Tulane Hillel, Innovative Evaluative Initiative, New Orleans, LA
Targum Shlishi is helping to support new evaluative methods to gather data on student participation and degree of engagement launched by Tulane Hillel. The systematic approach is a significant change from the organization’s previous method, which relied on subjective observations by staff and anecdotal evidence, and will ultimately help the organization better serve the Jewish student body. To develop the new quantitative data gathering system to evaluate student participation, Tulane Hillel partnered with Kevin Wilkins, founder and managing director of trepwise™, a company that helps entrepreneurs achieve sustainable growth. The evaluative process—which includes data capture, data management, and data analysis, is viewed as essential to help Hillel achieve its goal of engaging the full Jewish student body at Tulane. Tulane Hillel’s ultimate goal is to work towards one hundred percent participation and provide a range of diverse and dynamic opportunities for the students.
Center for the Advancement of Jewish Education (CAJE), Miami Jewish Film Festival, Miami, FL
Each year for the past several years, Targum Shlishi has sponsored a film on a subject related to the Holocaust for the Miami Jewish Film Festival. The festival showcases national and international Jewish-interest films.
Targum Shlishi, Rabbi Dr. Irving (Yitz) Greenberg website, Miami, FL
Targum Shlishi has launched a website dedicated to the work of Rabbi Dr. Irving (Yitz) Greenberg, a leading modern Orthodox rabbi. The core of the website is an online archive of audio lectures that Rabbi Greenberg has delivered over the course of his fifty-plus-year career, complemented by selected video and text lectures. Other sections of the website provide background information, a list of the many leading organizations he helped establish, and introduce Rabbi Greenberg’s writing – books, scholarly articles, monographs, short articles, and more. The website provides a valuable resource for both those familiar with Rabbi Greenberg’s work and a new generation that may not know of him. Much of the material that has been digitized for this website would otherwise be inaccessible to a broad audience, including the large selection of audio lectures from the 1970s on and many out-of-print monographs.

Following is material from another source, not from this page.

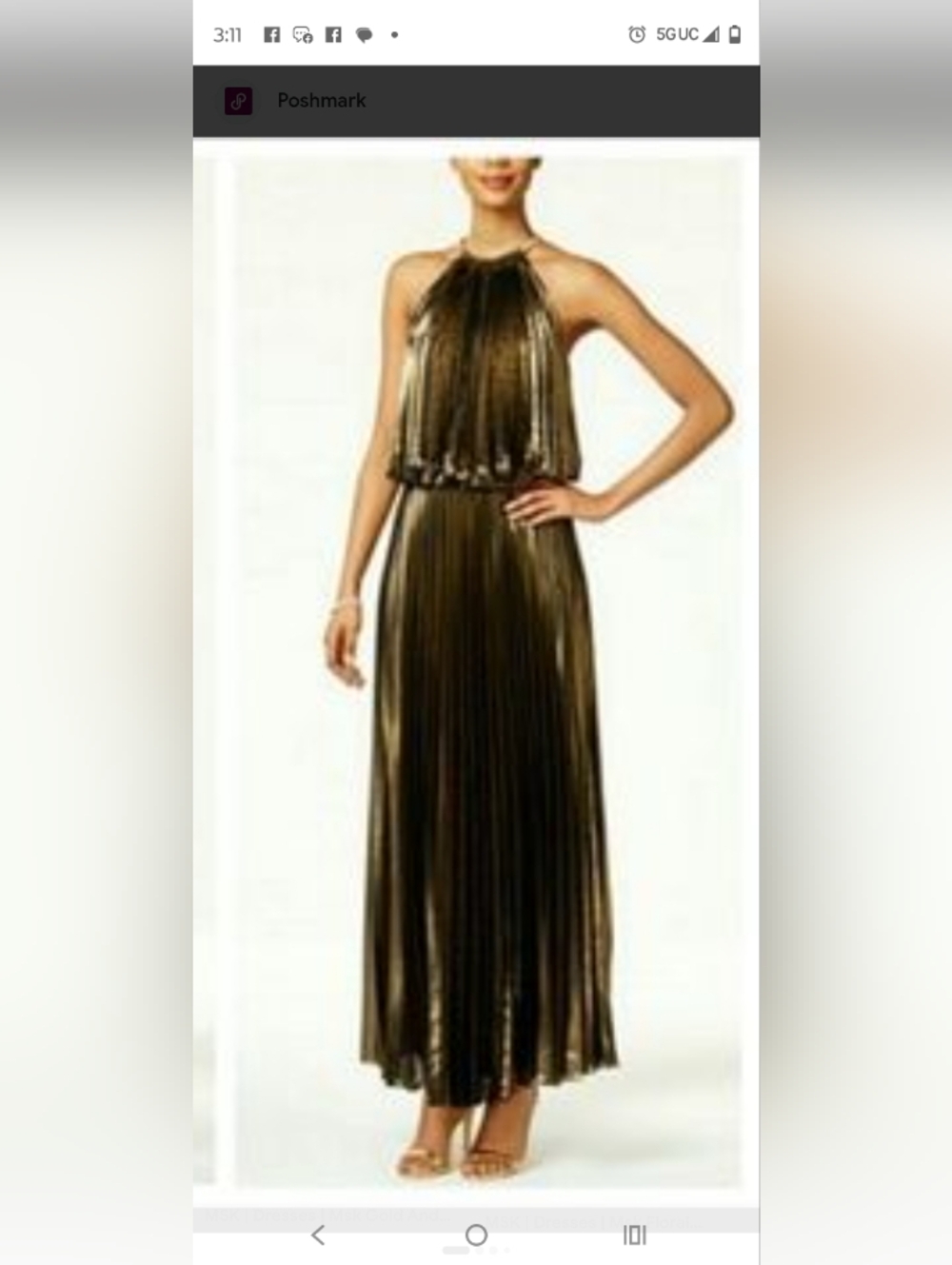 MSK Metallic Gold Halter Pleated Maxi Dress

Rabbi Greenberg is the founding president emeritus of Clal – The National Jewish Center for Learning and Leadership. He is also president emeritus of Jewish Life Network/Steinhardt Foundation (JLN). Among the initiatives in which Greenberg had a major role were the creation of Birthright Israel, the Partnership for Excellence in Jewish Education (PEJE), and MAKOR. He is a leading thinker whose original work and courageous example has served the Jewish people through his mentoring of many leading thinkers and activists, the organizations and schools he has created and led, his university teaching, his role as a congregational rabbi, and his writings. The website is one way to share his teachings with a wider world.